> [CONSIGNE]
D'après le texte fourni, quelle est la chose essentielle qui manque chez les pères comme chez les fils ?

> [TEXTE FOURNI]
::::
Chez les pères comme chez les fils, on trouve beaucoup de bonnes choses, des sentiments délicats, des volontés louables, et pourtant, nous voyons que tout nous manque. Il manque l’essentiel : la émouna [la foi].
Non seulement nous avons reçu double ration de coups pendant un dur exil, redoutable et terrible, non seulement nous sommes poursuivis sans cesse, non seulement notre sang est répandu comme de l’eau sur le sol, mais nous ne trouvons dans notre âme aucune manière de nous consoler, même d’une consolation minime, pour tout ce sang précieux et chéri, le sang de nos fils et de nos frères bien-aimés. Dans les années 5662-5666 [1902-1906], l’année où fut écrit ‘Éder Hayakar, il y eut de nombreux pogroms, en particulier en Russie, avec en parallèle une montée de l’antisémitisme mondial. Notre cœur est pétrifié, notre cerveau comme un lingot de plomb, et nous ne savons que nous affoler, être furieux, nous mettre en colère et éprouver de la haine. Nous sommes confrontés à une réalité si dure que nous n’arrivons plus, ni à nous concentrer, ni à nous consoler. C’est comme un malade qui gémit et qui pleure sur son lit de douleur. Le médecin lui dit : “et alors ?” – et le malade lui répond : “ce n’est pas assez que je souffre, il m’est même interdit de me plaindre ?” – N’alourdis pas le fardeau de celui qui souffre.
Et après tout, de même qu’un homme qui se noie dans la mer se débat face à l’angoisse, et qu’il gêne ses sauveteurs au point qu’ils n’ont pas d’autre choix que de l’immobiliser par la force, de même, malgré toute la souffrance ressentie par rapport à la Génération, il faut trouver une alternative à l’effervescence et au déchaînement émotionnel.
Le malheur est notre lot. Les harédim ne sont pas encolère contre le laïcisme pour rien, ils attachent la plus grande importance au sort qui est fait à la nation, à la profanation du grand Nom, et ils ne sont pas prêts à se concilier avec cela. Imaginez ces Juifs qui furent enfermés dans des wagons pour être emmenés à Auschwitz, quand ils n’y eut plus aucune chance d’améliorer le sort qui leur était fait par des discussions, ils ne dirent pas : « Bon, que pourrions-nous faire ? », mais ils firent tout ce qu’ils purent pour survivre, en utilisant tous les moyens possibles, de façon rationnelle comme de façon irrationnelle, dans la colère et dans la fureur.
::::
> [DONNÉES FOURNIES]
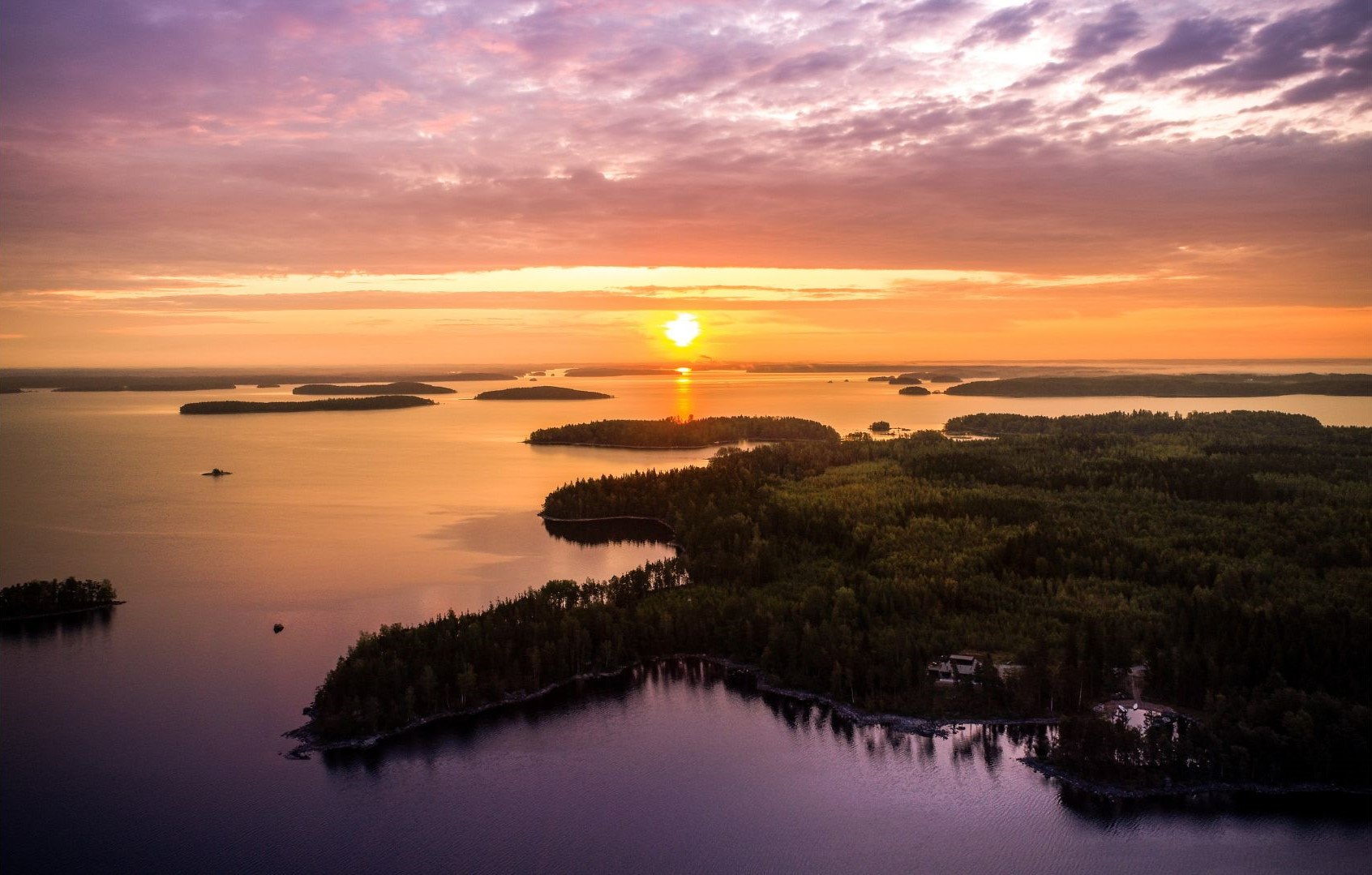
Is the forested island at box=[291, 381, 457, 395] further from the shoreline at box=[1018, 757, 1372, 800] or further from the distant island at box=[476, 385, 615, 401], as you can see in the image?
the shoreline at box=[1018, 757, 1372, 800]

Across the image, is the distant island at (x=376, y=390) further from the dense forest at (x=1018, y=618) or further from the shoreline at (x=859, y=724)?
the shoreline at (x=859, y=724)

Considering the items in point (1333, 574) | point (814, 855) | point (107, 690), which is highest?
point (1333, 574)

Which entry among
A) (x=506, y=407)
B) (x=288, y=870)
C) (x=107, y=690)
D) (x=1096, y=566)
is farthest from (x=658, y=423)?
(x=288, y=870)

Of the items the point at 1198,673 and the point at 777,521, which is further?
the point at 777,521

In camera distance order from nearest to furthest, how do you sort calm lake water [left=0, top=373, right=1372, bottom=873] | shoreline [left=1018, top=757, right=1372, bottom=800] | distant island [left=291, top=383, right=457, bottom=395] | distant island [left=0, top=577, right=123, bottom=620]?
calm lake water [left=0, top=373, right=1372, bottom=873] < shoreline [left=1018, top=757, right=1372, bottom=800] < distant island [left=0, top=577, right=123, bottom=620] < distant island [left=291, top=383, right=457, bottom=395]

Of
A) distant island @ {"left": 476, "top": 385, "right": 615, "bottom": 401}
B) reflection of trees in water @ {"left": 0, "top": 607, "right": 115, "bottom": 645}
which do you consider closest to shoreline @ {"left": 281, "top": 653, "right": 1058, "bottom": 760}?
reflection of trees in water @ {"left": 0, "top": 607, "right": 115, "bottom": 645}

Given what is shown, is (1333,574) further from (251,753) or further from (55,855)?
(55,855)

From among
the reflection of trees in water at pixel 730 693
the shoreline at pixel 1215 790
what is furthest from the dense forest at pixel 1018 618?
the reflection of trees in water at pixel 730 693
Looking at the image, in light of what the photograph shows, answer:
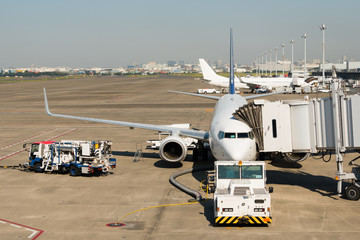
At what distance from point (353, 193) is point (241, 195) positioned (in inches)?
278

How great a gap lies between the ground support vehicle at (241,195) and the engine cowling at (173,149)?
865 centimetres

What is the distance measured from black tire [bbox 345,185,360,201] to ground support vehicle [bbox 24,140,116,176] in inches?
587

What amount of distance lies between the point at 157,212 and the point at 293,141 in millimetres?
8471

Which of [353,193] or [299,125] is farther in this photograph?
[299,125]

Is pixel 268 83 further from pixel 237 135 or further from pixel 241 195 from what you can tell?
pixel 241 195

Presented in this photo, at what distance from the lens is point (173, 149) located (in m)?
30.1

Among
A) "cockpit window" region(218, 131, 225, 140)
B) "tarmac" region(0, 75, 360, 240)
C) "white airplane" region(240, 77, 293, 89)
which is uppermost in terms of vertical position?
"white airplane" region(240, 77, 293, 89)

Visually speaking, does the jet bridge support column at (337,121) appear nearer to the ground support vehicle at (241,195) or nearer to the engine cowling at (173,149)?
the ground support vehicle at (241,195)

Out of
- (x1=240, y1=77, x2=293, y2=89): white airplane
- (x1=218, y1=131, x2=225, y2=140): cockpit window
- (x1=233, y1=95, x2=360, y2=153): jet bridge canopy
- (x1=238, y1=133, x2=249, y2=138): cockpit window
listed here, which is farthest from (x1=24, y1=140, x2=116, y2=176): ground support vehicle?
(x1=240, y1=77, x2=293, y2=89): white airplane

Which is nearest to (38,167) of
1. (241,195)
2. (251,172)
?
(251,172)

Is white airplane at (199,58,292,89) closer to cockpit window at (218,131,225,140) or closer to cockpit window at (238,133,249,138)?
cockpit window at (218,131,225,140)

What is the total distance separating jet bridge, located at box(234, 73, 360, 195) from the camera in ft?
72.7

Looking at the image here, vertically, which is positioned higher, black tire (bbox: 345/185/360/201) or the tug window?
the tug window

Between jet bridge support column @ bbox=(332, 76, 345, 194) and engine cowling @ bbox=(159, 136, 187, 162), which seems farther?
engine cowling @ bbox=(159, 136, 187, 162)
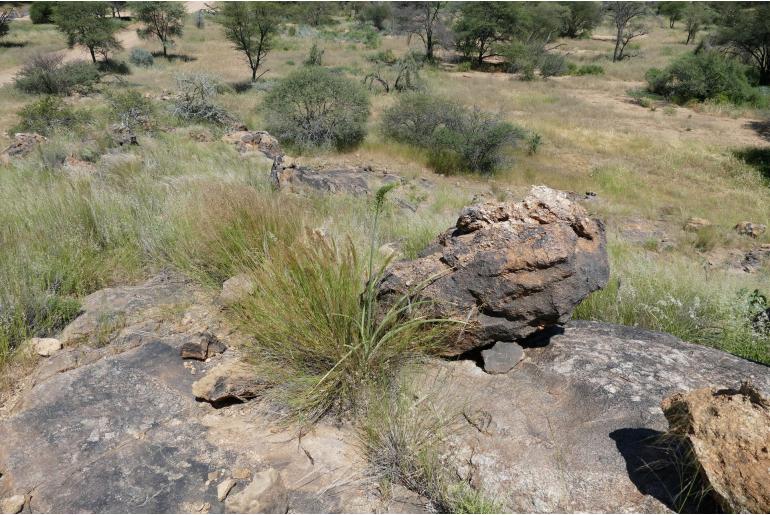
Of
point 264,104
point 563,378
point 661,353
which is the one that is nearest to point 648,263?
point 661,353

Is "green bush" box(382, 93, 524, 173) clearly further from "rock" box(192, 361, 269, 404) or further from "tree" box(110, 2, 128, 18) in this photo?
"tree" box(110, 2, 128, 18)

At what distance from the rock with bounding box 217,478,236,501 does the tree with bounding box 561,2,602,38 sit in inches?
1847

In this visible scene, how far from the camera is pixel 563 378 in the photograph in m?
2.27

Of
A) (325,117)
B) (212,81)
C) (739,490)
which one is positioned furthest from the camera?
(212,81)

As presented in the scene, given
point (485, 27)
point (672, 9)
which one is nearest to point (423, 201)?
point (485, 27)

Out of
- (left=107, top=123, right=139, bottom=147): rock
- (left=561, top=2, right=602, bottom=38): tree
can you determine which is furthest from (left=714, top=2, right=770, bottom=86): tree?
(left=107, top=123, right=139, bottom=147): rock

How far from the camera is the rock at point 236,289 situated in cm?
274

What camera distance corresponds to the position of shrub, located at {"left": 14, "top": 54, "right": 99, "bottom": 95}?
1853 centimetres

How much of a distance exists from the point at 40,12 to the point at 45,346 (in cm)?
4773

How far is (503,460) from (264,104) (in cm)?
1366

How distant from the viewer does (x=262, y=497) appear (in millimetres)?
1703

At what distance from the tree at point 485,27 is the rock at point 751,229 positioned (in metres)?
25.8

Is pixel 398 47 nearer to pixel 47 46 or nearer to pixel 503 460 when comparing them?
pixel 47 46

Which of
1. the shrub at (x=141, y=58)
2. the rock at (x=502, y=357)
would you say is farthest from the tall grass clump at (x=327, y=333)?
the shrub at (x=141, y=58)
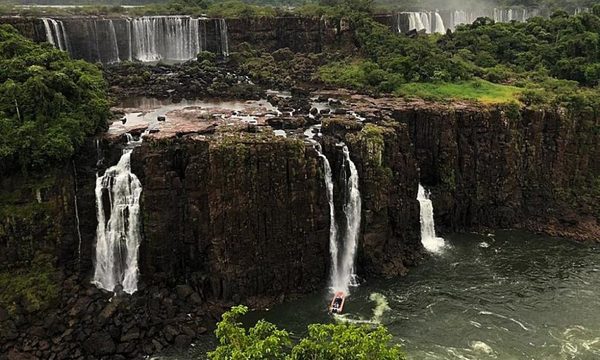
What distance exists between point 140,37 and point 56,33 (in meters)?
9.88

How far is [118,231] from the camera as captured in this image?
34.4 m

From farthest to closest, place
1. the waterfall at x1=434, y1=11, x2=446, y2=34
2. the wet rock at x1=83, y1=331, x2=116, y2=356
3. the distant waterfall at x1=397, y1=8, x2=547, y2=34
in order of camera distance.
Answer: the waterfall at x1=434, y1=11, x2=446, y2=34 → the distant waterfall at x1=397, y1=8, x2=547, y2=34 → the wet rock at x1=83, y1=331, x2=116, y2=356

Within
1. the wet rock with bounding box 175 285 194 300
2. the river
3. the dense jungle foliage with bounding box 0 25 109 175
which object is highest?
the dense jungle foliage with bounding box 0 25 109 175

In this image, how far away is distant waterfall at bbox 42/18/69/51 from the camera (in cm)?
5940

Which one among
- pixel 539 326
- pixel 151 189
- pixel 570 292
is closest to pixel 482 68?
pixel 570 292

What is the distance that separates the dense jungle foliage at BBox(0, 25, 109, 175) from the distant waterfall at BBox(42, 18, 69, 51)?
1948 centimetres

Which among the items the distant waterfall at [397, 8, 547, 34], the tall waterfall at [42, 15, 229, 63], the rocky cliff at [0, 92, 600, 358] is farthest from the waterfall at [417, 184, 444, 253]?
the distant waterfall at [397, 8, 547, 34]

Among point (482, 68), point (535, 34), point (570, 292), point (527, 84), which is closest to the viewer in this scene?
point (570, 292)

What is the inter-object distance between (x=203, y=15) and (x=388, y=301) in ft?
171

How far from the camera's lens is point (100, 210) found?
3434cm

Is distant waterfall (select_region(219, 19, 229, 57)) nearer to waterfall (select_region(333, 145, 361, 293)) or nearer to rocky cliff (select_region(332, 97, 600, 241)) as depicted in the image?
rocky cliff (select_region(332, 97, 600, 241))

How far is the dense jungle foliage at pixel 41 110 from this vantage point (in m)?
33.4

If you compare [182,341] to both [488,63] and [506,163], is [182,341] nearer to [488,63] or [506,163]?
[506,163]

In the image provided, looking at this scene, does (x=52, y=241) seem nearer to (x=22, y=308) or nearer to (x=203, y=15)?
(x=22, y=308)
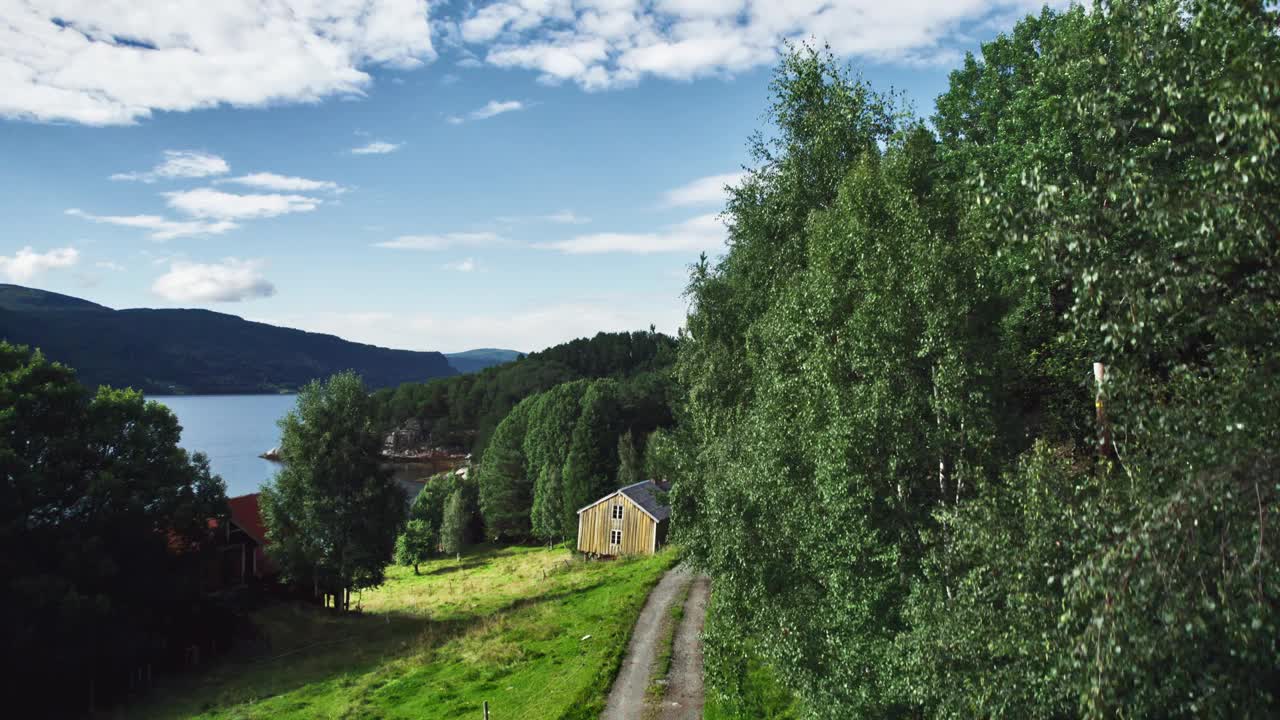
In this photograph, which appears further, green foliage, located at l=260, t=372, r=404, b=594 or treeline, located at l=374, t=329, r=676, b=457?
treeline, located at l=374, t=329, r=676, b=457

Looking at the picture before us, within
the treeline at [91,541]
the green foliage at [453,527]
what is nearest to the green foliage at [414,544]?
the green foliage at [453,527]

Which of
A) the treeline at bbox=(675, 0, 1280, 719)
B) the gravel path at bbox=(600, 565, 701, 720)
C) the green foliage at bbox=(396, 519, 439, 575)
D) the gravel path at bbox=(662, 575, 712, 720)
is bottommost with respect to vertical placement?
the green foliage at bbox=(396, 519, 439, 575)

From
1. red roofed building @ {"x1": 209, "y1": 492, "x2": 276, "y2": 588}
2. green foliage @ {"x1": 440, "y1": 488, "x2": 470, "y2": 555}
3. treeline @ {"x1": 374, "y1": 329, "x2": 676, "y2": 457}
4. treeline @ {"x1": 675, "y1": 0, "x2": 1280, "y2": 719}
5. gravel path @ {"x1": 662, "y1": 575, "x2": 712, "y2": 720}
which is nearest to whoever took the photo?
treeline @ {"x1": 675, "y1": 0, "x2": 1280, "y2": 719}

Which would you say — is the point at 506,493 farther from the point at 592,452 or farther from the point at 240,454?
the point at 240,454

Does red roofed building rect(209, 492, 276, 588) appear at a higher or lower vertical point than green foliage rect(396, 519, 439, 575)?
higher

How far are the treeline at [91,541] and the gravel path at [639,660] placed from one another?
62.0 ft

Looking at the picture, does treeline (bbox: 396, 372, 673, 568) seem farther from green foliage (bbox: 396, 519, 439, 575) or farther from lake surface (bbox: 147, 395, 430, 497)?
lake surface (bbox: 147, 395, 430, 497)

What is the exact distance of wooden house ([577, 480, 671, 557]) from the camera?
182 feet

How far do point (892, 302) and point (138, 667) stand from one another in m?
32.2

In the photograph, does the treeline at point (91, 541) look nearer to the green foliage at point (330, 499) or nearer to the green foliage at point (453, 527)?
the green foliage at point (330, 499)

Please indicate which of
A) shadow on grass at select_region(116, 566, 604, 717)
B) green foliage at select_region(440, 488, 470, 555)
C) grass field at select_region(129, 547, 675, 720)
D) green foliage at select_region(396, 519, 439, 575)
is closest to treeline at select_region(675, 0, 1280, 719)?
grass field at select_region(129, 547, 675, 720)

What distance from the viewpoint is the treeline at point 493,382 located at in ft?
446

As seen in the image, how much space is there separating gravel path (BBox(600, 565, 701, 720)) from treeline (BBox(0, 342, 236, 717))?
18893 millimetres

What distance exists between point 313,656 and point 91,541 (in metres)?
::::
> [RÉSULTAT FINAL]
La émouna, c'est-à-dire la foi.